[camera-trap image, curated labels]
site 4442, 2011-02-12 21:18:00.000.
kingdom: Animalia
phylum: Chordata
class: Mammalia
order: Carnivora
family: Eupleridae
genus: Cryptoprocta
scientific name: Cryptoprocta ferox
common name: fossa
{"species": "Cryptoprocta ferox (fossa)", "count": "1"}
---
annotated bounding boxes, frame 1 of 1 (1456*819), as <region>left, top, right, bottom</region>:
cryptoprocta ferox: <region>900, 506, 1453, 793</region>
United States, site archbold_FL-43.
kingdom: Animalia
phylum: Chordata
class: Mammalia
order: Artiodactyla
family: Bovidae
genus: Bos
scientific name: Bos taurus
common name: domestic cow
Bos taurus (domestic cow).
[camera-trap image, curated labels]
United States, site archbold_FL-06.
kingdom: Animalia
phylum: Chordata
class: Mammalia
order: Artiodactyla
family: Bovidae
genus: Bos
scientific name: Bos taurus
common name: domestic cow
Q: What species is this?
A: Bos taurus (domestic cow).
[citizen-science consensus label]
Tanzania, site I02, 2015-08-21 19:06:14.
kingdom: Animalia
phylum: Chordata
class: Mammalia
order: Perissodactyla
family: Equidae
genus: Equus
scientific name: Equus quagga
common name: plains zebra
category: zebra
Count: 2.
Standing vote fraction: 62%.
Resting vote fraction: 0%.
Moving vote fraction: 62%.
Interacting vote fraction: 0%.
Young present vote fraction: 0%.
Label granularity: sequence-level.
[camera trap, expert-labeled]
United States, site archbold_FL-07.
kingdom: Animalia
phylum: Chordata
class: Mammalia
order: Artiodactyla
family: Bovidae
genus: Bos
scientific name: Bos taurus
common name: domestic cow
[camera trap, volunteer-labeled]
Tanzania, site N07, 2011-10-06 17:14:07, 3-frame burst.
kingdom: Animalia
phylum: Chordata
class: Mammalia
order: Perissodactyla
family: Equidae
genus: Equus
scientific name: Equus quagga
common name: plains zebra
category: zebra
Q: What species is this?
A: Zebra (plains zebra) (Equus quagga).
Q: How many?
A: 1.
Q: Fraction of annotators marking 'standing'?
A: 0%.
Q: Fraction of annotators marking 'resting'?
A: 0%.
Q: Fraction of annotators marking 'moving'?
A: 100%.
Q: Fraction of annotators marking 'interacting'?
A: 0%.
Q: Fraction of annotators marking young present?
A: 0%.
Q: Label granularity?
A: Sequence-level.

········

**Directions for this task**
For the string "marking", search the preceding data and copy every line that includes it.

**Exercise output**
Q: Fraction of annotators marking 'standing'?
Q: Fraction of annotators marking 'resting'?
Q: Fraction of annotators marking 'moving'?
Q: Fraction of annotators marking 'interacting'?
Q: Fraction of annotators marking young present?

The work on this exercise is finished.